VISITING HOSPITALS UNDER THE GUNS.
I CAME down the river with a heavy lot of supplies at the beginning of the siege. I sent an order to the quartermaster for an ambulance. Instead of sending the ambulance, he sent me a fine silver-mounted, easy carriage captured at Jackson, which I afterwards found drew the fire of the enemy.
It was reported in Vicksburg that an old, experienced general, too crippled to ride on horseback, made his rounds in that carriage, and the Confederates made it a target every day.
One captain of sharpshooters told Dr. Maxwell of Davenport, Iowa, that his men had sent more than a hundred shots after that carriage, supposing some high official was the occupant. He was very much shocked to know that they had been shooting at a lady. In most cases the shot fell low, but the wheels were chipped till they were quite a curiosity.
I drove out in company with Mrs. General Stone to the nearest hospital one day. We had gonethrough the tents, and attended to the business that had brought us, and were standing beside the carriage, when a shell from Vicksburg burst near us, scattering fragments all around us. To me the shock was terrific. I could feel my flesh crawl in the most uncomfortable way, and every hair on my head seemed to stand upright.
“Are you so near the enemy’s guns?” I questioned.
“Oh, yes; all the hospitals are under fire. A shell burst in this hospital a few days ago, killing one man and wounding three others.”
“It’s horrible that sick men must be placed under fire. Why don’t the authorities remove the sick and wounded to a safe distance?” I spoke with some spirit.
“You forget,” said the surgeon, “that General Johnson’s army is near, and that we are forced to draw in our lines. We would rather take the risk of a random shell than to risk being between two contending armies during a battle.”
That was quite another view of the matter, and now I was brought face to face with the facts of the situation. If I visited the hospitals I must do it under fire. I had been under fire before, but only for an hour. To go out day after day under a rain of lead was quite a different thing.
I went back to the Sanitary boat at the Yazoo Landing in a very thoughtful mood. The muddy,sluggish stream was well named Yazoo, meaning the River of Death.
That night was spent in prayer. The next morning I arose with a courage born of faith. I seemed immortal; not a bullet had been moulded that could hit me.
I went out to my work without a fear. My carriage was struck time and again, and bullets whizzed past me, but never a feeling of fear crept into my heart. I was “under the shadow of His wings, and he covered me with His feathers.”
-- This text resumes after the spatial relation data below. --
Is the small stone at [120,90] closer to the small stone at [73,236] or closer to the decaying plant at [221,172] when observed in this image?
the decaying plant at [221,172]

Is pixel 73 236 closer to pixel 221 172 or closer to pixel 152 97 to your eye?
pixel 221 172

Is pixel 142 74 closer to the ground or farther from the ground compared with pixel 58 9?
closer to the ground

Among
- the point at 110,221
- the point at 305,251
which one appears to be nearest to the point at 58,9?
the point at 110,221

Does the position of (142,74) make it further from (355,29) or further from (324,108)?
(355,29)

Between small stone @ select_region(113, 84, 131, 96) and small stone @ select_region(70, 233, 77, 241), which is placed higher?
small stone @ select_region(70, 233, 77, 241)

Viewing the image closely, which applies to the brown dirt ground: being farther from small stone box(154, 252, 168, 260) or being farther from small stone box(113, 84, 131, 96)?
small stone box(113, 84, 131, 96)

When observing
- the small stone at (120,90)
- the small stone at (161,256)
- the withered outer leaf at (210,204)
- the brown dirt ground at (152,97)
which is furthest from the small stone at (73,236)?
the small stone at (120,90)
Mrs. General Stone, whose husband commanded the right wing of the army, and who now lives at Mount Pleasant, Iowa, camped with her father out on the bluffs. She invited me to leave the sluggish river with its miasma, and come up and stay with her; and I accepted the invitation. She had a beautiful tent put up beside her own; and as the lizards were very abundant, the feet of our cots were put in jars of water, and we tucked up the covers about us so as to keep them off of our beds. We could hear their little feet scratching as they raced after each other over the tents.
The soldiers got used to them, but somehow we women shrank from contact with anything so nearly akin to the serpent family.
Night and day the battle went on. The shells with their burning fuses would sail up into mid-air like stars of the first magnitude, and burst into a shower of sparks and fragments, setting theheavens ablaze with their scintillation, and jarring the foundations of the earth with the thunder of their explosions.
We became so accustomed to the horrid sounds of war that the absence or abatement of it would awaken us out of our sleep.